= WHAT YOU SHOULD DO =
Using the listing below, keep only the lines with the word "scientific" and copy them.

= INPUT RECORDS =
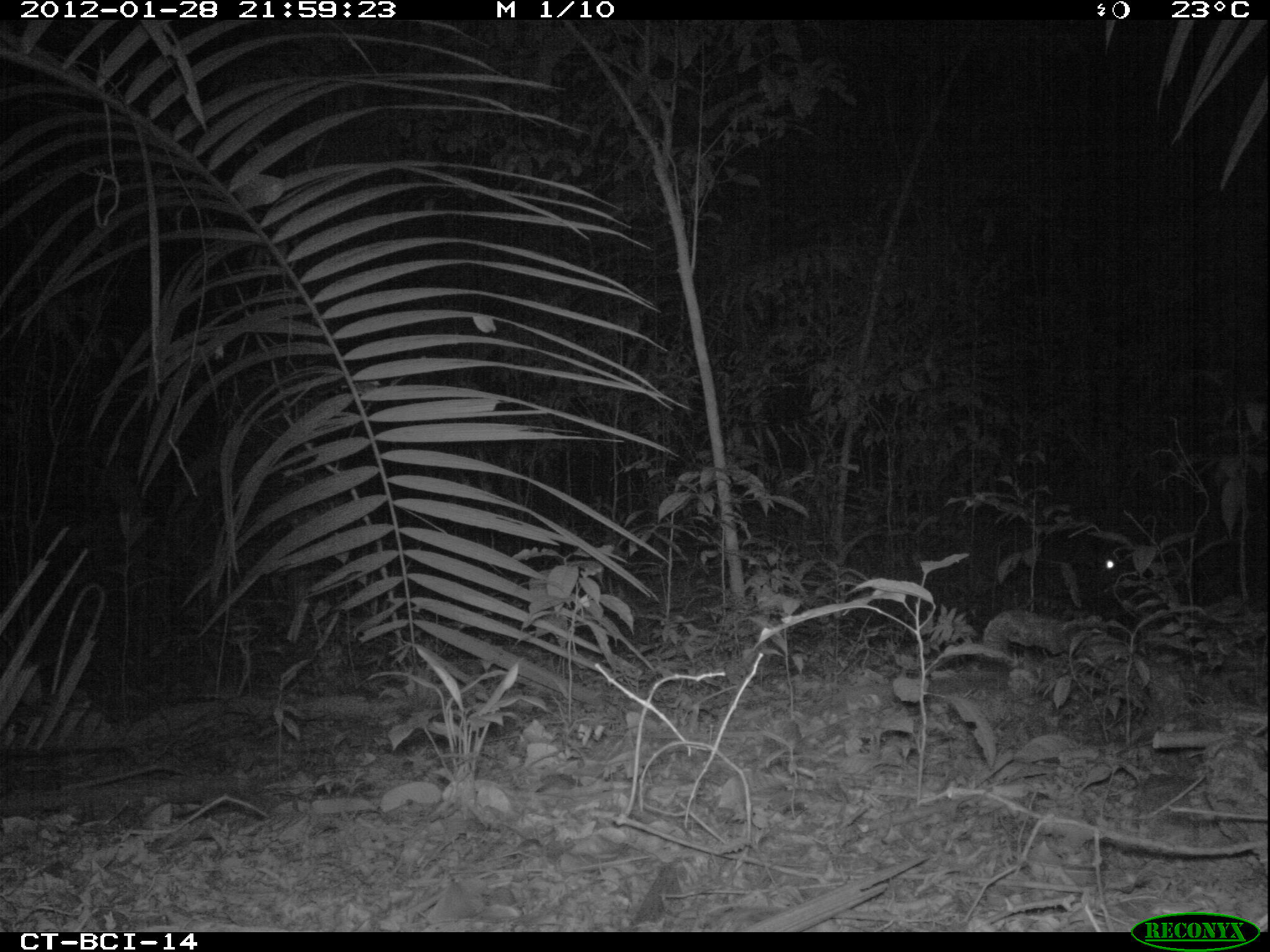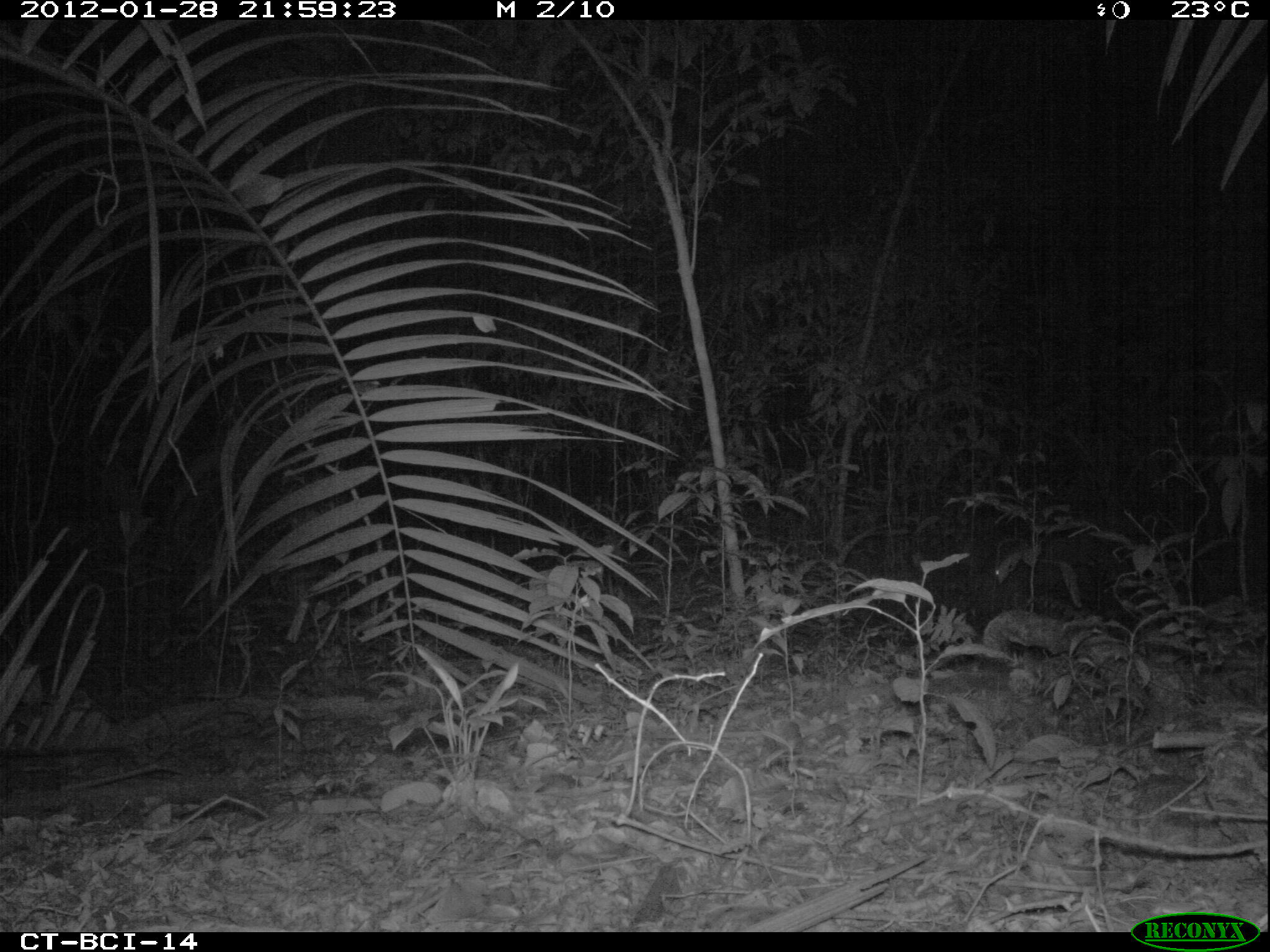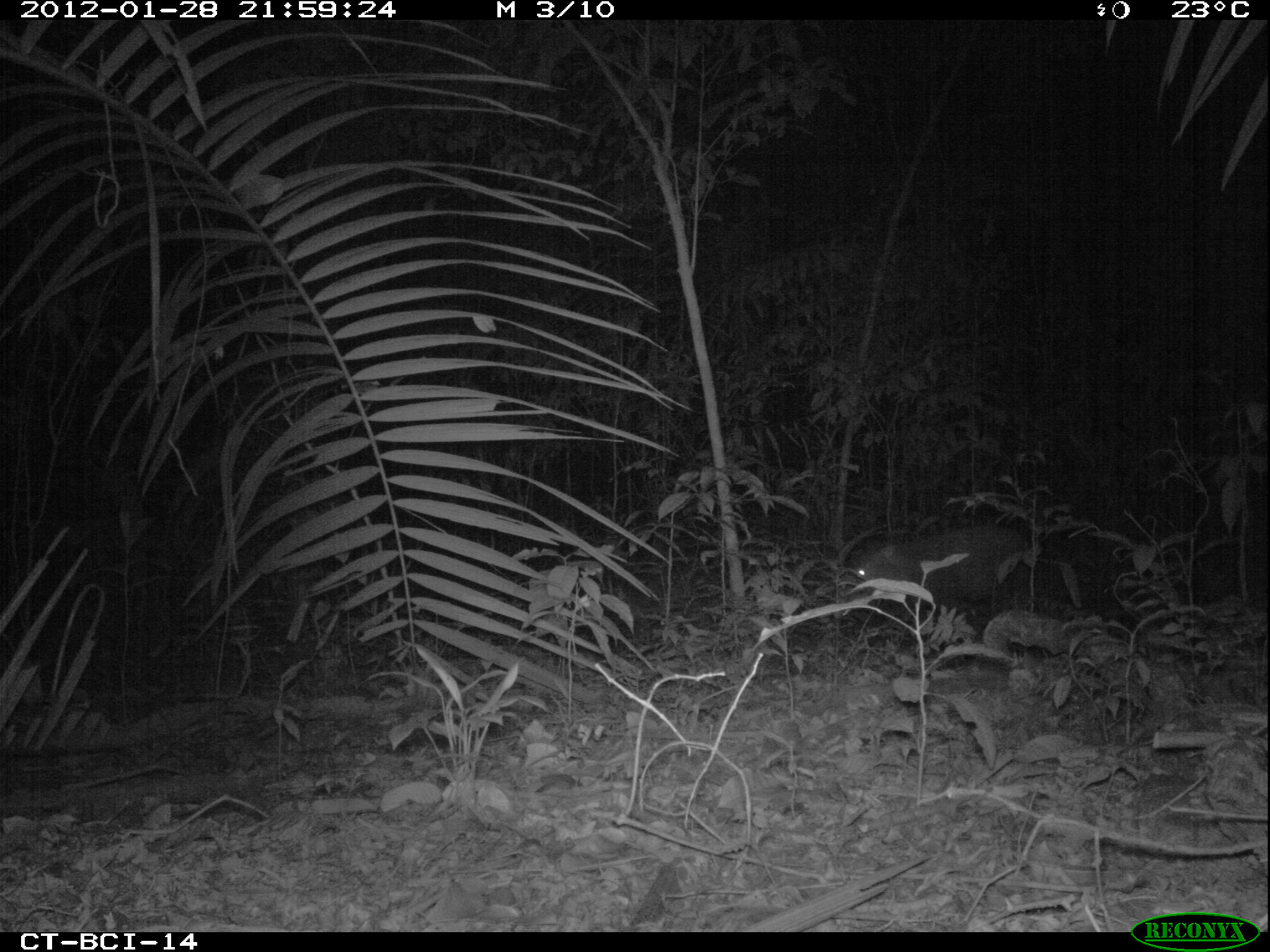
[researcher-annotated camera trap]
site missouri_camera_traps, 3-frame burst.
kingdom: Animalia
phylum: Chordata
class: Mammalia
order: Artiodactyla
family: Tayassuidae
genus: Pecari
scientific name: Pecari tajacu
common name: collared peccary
==
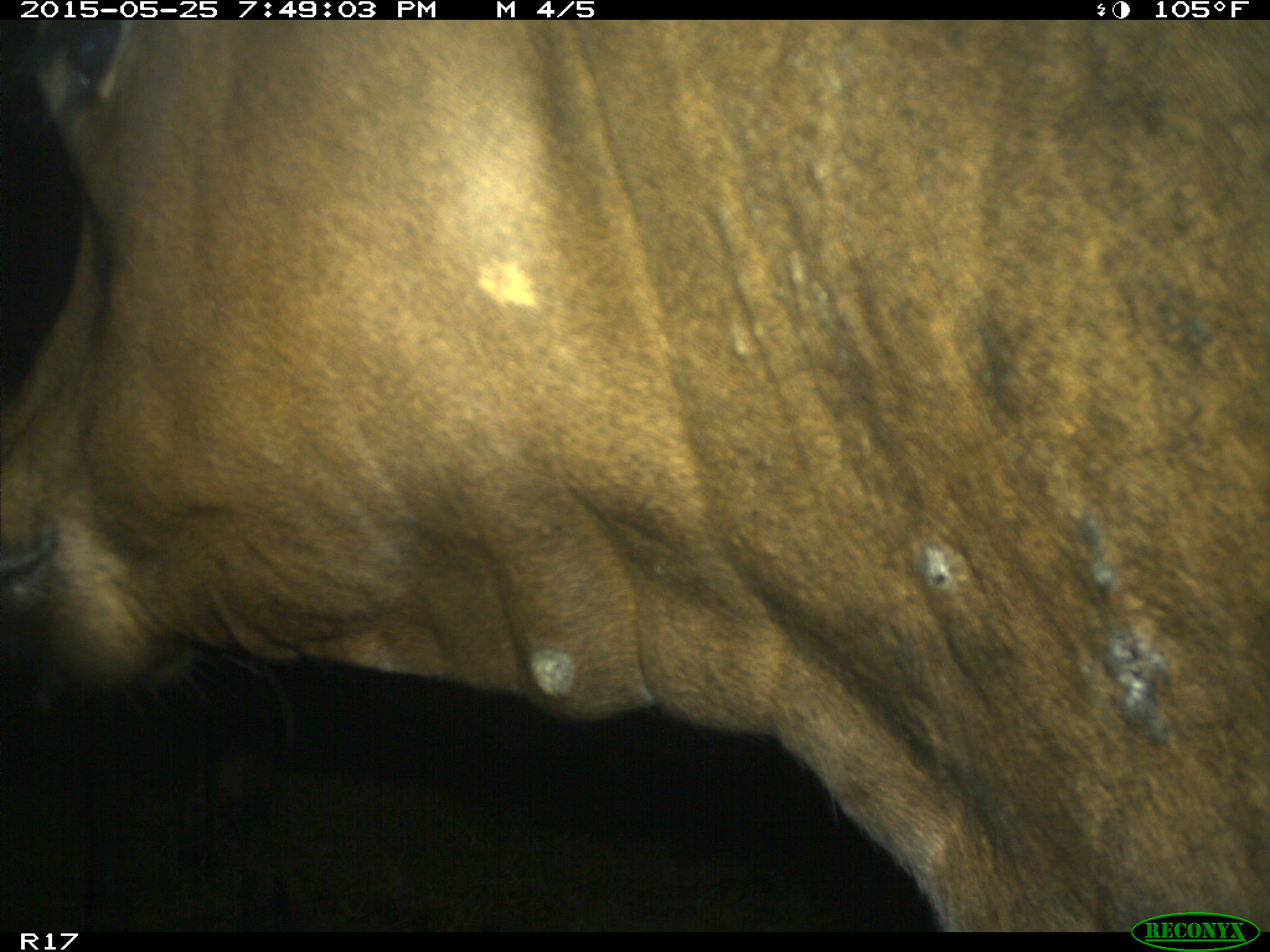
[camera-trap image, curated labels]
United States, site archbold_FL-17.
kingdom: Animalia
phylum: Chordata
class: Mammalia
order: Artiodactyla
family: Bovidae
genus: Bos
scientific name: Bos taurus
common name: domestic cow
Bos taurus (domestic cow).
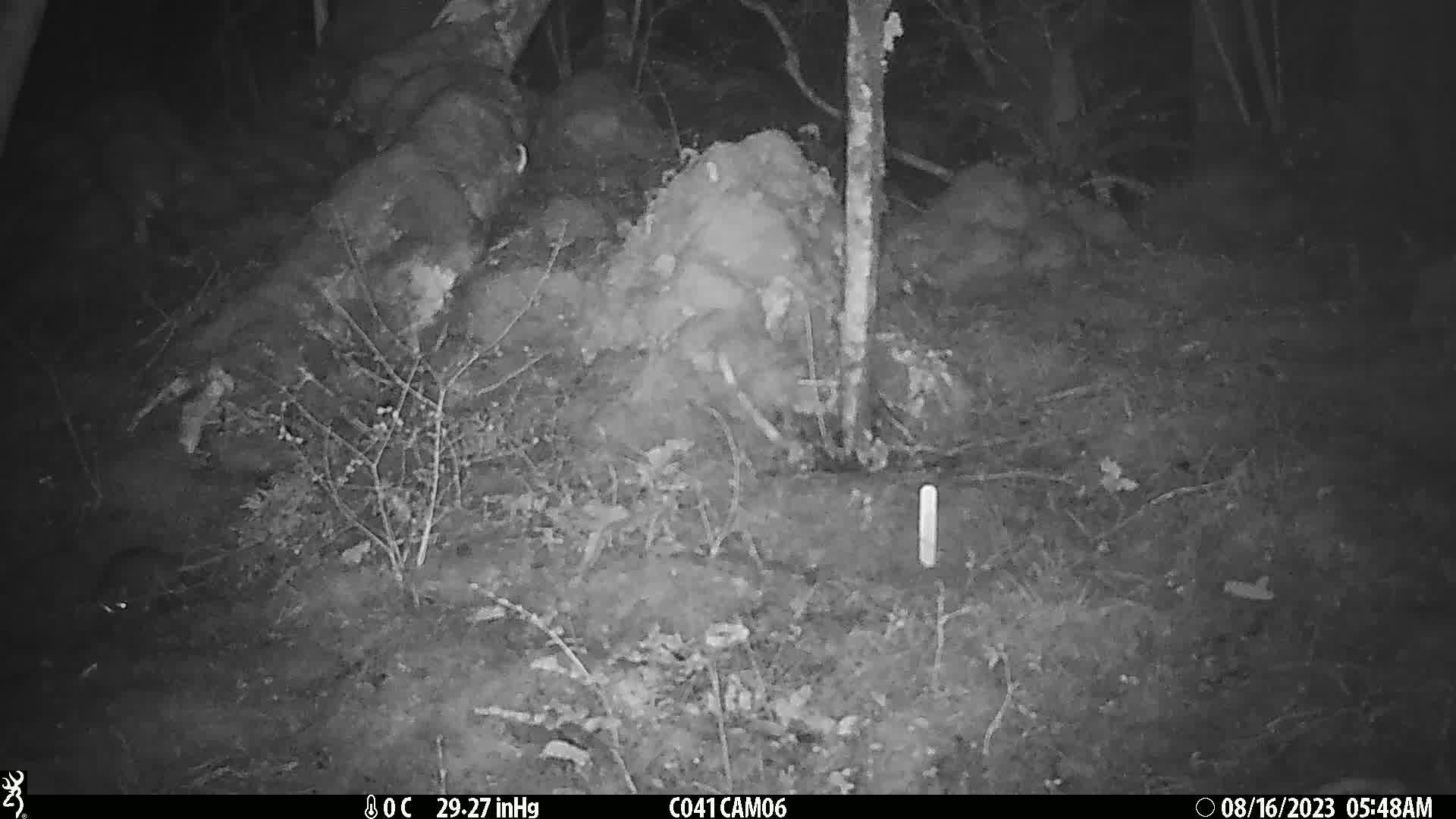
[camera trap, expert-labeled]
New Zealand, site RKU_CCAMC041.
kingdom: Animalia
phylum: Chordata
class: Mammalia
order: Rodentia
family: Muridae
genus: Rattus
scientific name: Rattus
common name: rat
--
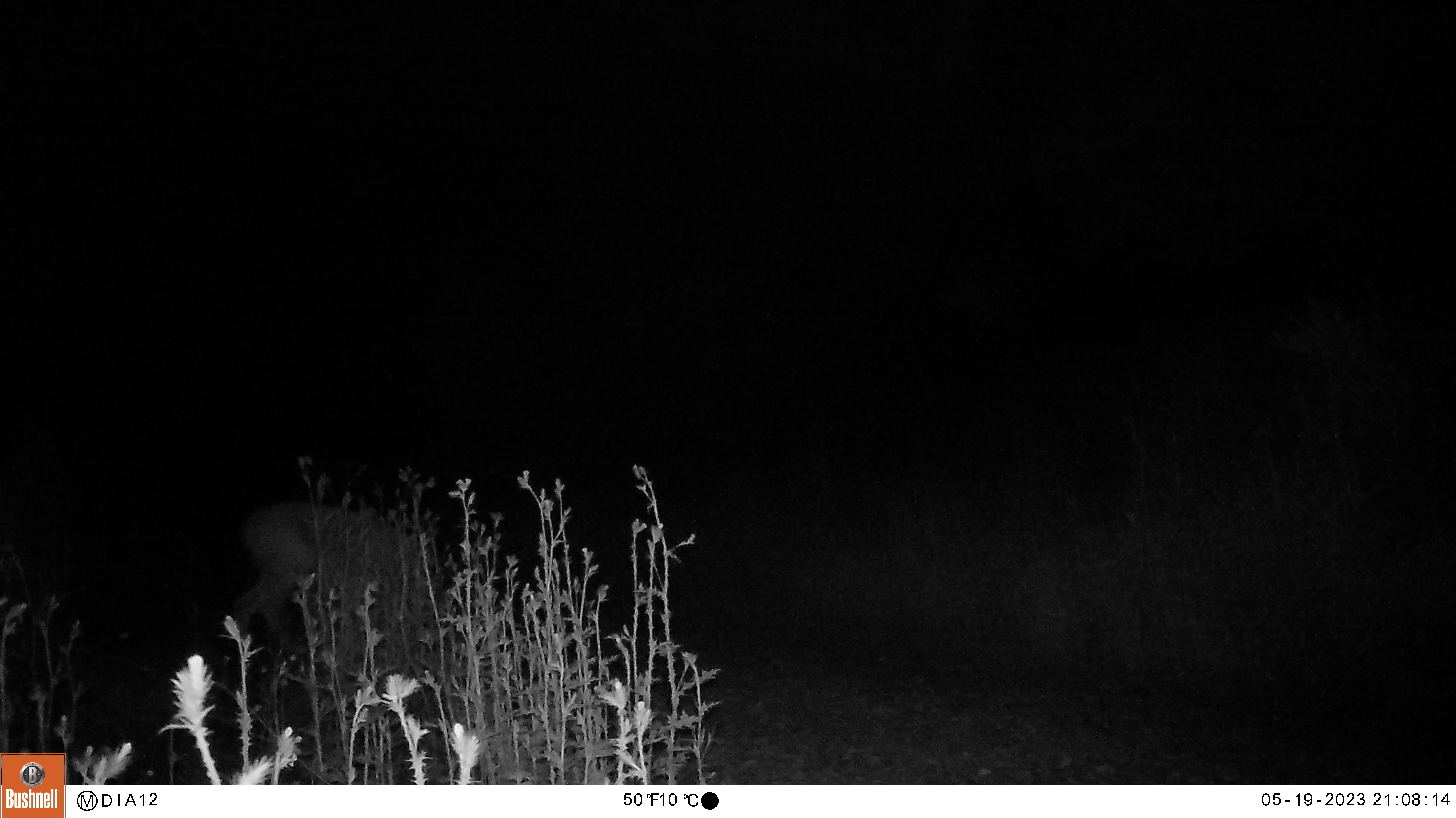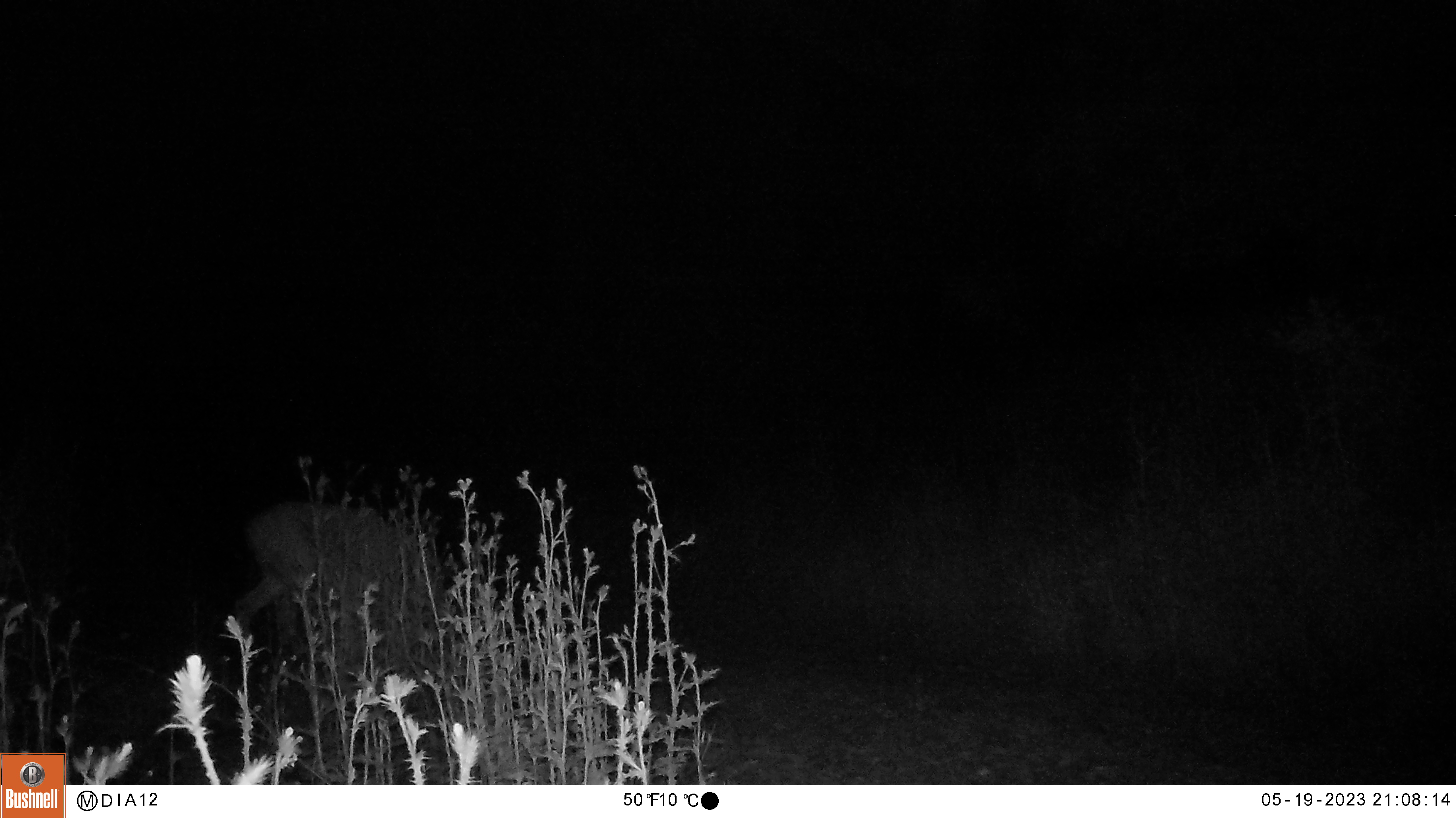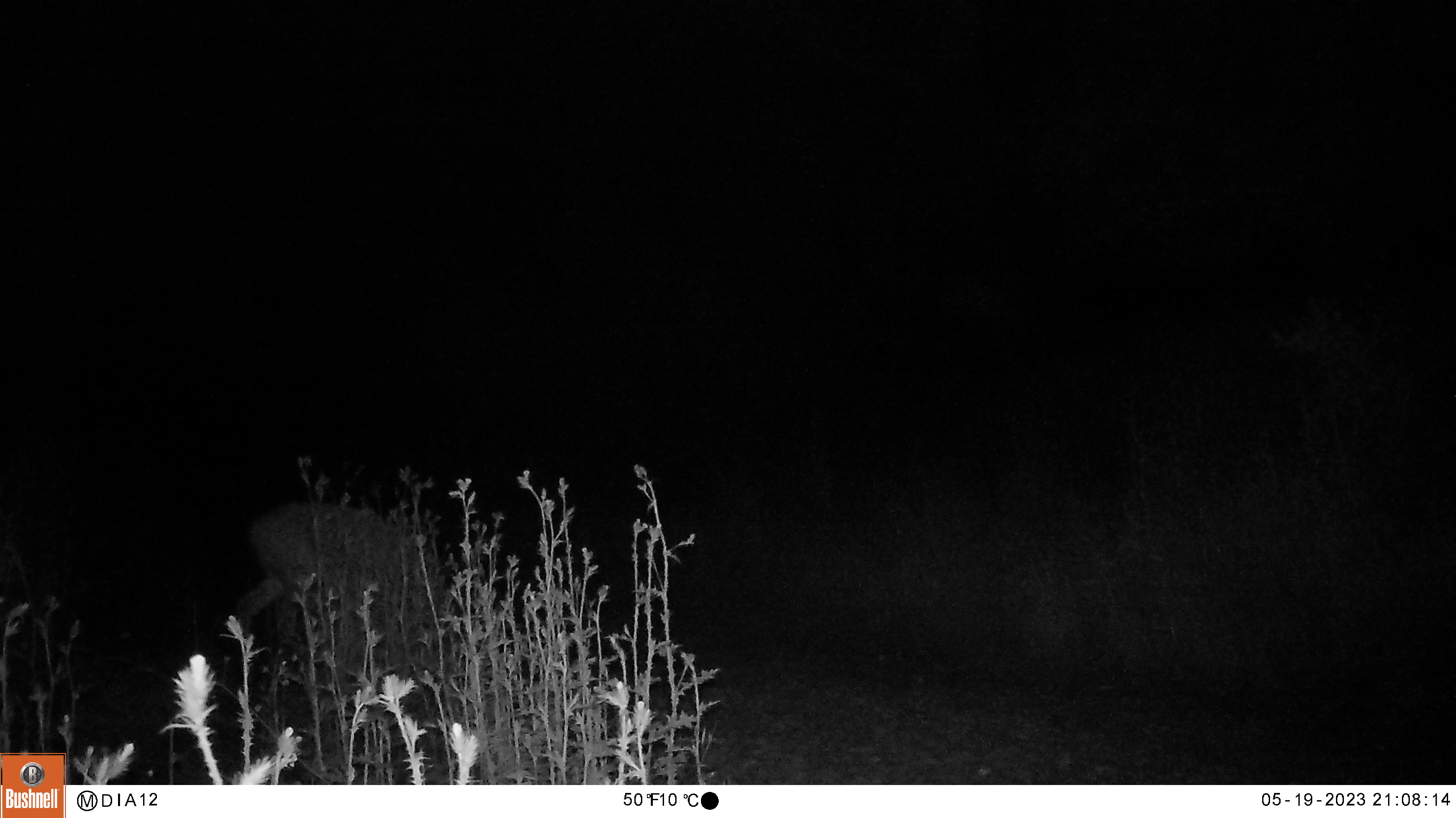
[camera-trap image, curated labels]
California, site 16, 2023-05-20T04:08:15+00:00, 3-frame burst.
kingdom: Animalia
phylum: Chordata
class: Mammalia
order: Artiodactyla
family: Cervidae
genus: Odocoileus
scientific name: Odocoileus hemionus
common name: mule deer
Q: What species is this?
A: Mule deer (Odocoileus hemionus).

= OUTPUT FOR THIS EXERCISE =
scientific name: Pecari tajacu
scientific name: Bos taurus
scientific name: Rattus
scientific name: Odocoileus hemionus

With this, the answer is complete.